Alternatively, `Rechunk()` applies multiple split and consolidate steps based on the [Rechunker](https://github.com/pangeo-data/rechunker) algorithm:

In [7]:
inputs | xbeam.Rechunk(dim_sizes={'x': 6}, source_chunks={'x': 3}, target_chunks={'x': 5}, itemsize=8)

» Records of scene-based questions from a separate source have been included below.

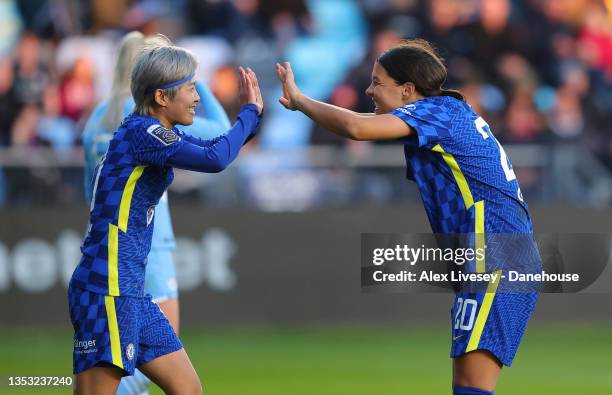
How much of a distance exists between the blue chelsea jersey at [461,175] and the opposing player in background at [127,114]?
5.99 ft

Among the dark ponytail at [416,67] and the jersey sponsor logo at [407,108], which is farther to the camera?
the dark ponytail at [416,67]

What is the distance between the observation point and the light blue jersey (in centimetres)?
707

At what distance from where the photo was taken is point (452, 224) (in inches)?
222

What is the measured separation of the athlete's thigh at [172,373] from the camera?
581 cm

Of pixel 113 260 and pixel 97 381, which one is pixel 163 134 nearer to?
pixel 113 260

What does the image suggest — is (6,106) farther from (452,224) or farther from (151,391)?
(452,224)

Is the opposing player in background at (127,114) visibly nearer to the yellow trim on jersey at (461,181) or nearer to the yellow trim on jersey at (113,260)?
the yellow trim on jersey at (113,260)

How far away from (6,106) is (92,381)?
8914mm

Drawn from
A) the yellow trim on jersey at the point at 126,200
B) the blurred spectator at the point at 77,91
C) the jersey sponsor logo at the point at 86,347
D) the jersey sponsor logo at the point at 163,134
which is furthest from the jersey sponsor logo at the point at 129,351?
the blurred spectator at the point at 77,91

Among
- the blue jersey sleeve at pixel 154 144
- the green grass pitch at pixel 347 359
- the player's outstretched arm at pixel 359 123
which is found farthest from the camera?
the green grass pitch at pixel 347 359

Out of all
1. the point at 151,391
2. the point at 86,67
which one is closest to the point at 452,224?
the point at 151,391

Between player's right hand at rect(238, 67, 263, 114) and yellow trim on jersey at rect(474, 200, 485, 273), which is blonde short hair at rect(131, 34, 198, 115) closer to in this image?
player's right hand at rect(238, 67, 263, 114)

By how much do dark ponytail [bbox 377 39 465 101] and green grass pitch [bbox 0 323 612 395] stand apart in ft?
14.8

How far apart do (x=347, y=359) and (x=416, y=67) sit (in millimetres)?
6471
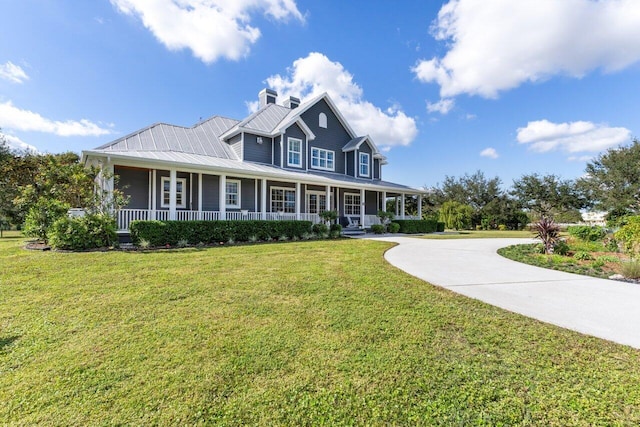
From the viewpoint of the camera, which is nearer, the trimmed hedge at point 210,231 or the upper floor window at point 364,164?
the trimmed hedge at point 210,231

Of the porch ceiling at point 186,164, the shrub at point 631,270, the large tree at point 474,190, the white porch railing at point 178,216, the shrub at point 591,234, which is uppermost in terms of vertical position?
the large tree at point 474,190

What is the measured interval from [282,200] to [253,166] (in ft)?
10.2

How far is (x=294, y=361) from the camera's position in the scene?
2.67 meters

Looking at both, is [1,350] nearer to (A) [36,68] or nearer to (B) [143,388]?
(B) [143,388]

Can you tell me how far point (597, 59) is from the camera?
42.3 feet

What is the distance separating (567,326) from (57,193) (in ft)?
49.5

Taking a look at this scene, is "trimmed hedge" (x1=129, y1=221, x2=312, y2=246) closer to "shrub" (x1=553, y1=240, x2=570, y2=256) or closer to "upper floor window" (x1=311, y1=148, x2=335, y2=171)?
"upper floor window" (x1=311, y1=148, x2=335, y2=171)

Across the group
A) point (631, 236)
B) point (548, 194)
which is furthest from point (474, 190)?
point (631, 236)

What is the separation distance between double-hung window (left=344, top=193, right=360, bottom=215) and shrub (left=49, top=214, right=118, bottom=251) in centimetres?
1378

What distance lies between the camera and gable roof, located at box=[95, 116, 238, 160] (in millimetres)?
14156

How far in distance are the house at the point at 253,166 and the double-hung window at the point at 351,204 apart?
0.24ft

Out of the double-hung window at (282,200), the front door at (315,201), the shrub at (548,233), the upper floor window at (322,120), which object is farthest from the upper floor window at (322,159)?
the shrub at (548,233)

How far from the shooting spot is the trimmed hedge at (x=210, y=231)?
32.8 feet

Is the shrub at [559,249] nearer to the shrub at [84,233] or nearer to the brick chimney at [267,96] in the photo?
the shrub at [84,233]
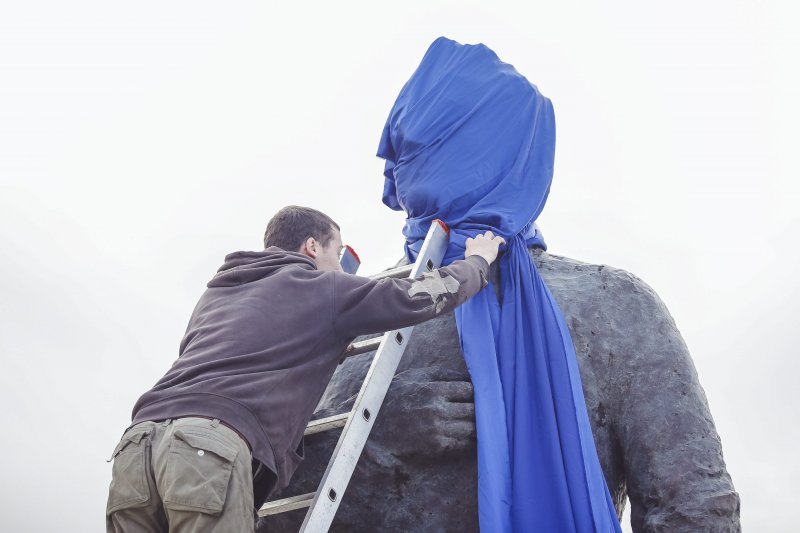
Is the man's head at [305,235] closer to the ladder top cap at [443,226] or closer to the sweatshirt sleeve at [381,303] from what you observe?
the sweatshirt sleeve at [381,303]

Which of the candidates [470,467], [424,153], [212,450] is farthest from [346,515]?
[424,153]

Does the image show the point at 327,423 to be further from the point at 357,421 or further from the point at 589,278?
the point at 589,278

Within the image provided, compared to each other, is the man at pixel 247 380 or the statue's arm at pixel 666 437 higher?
the man at pixel 247 380

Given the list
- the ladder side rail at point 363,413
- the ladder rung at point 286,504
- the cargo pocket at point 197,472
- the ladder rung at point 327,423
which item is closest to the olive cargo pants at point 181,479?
the cargo pocket at point 197,472

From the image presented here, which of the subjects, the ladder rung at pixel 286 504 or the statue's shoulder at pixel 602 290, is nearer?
the ladder rung at pixel 286 504

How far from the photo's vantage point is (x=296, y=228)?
4.37 metres

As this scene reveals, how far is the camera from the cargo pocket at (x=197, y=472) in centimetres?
326

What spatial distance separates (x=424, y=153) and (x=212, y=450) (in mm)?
2327

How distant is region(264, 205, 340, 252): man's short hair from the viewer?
436 cm

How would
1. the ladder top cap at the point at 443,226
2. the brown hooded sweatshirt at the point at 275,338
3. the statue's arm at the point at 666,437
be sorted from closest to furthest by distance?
1. the brown hooded sweatshirt at the point at 275,338
2. the statue's arm at the point at 666,437
3. the ladder top cap at the point at 443,226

[(Key(offsets={'x': 0, 'y': 0}, vars=None),
  <xarray.Dataset>
  Dimensions:  (x: 5, y: 2)
  Dimensions without coordinates: x, y
  Data variables:
      foo      (x, y) int64 0 1 2 3 4 5 6 7 8 9
      bar      (x, y) int64 100 101 102 103 104 105 106 107 108 109),
 (Key(offsets={'x': 5, 'y': 0}, vars=None),
  <xarray.Dataset>
  Dimensions:  (x: 3, y: 2)
  Dimensions without coordinates: x, y
  Data variables:
      foo      (x, y) int64 10 11 12 13 14 15
      bar      (x, y) int64 110 111 112 113 114 115)]

`Rechunk` requires specifying a few more parameters, but based on that information it can be _much_ more efficient for more complex rechunking tasks, particular in cases where data needs to be distributed into a very different shape (e.g., distributing a matrix across rows vs. columns). A naive "splitting" approach in such cases could divide datasets into extremely small tasks corresponding to individual array elements, which adds a huge amount of overhead.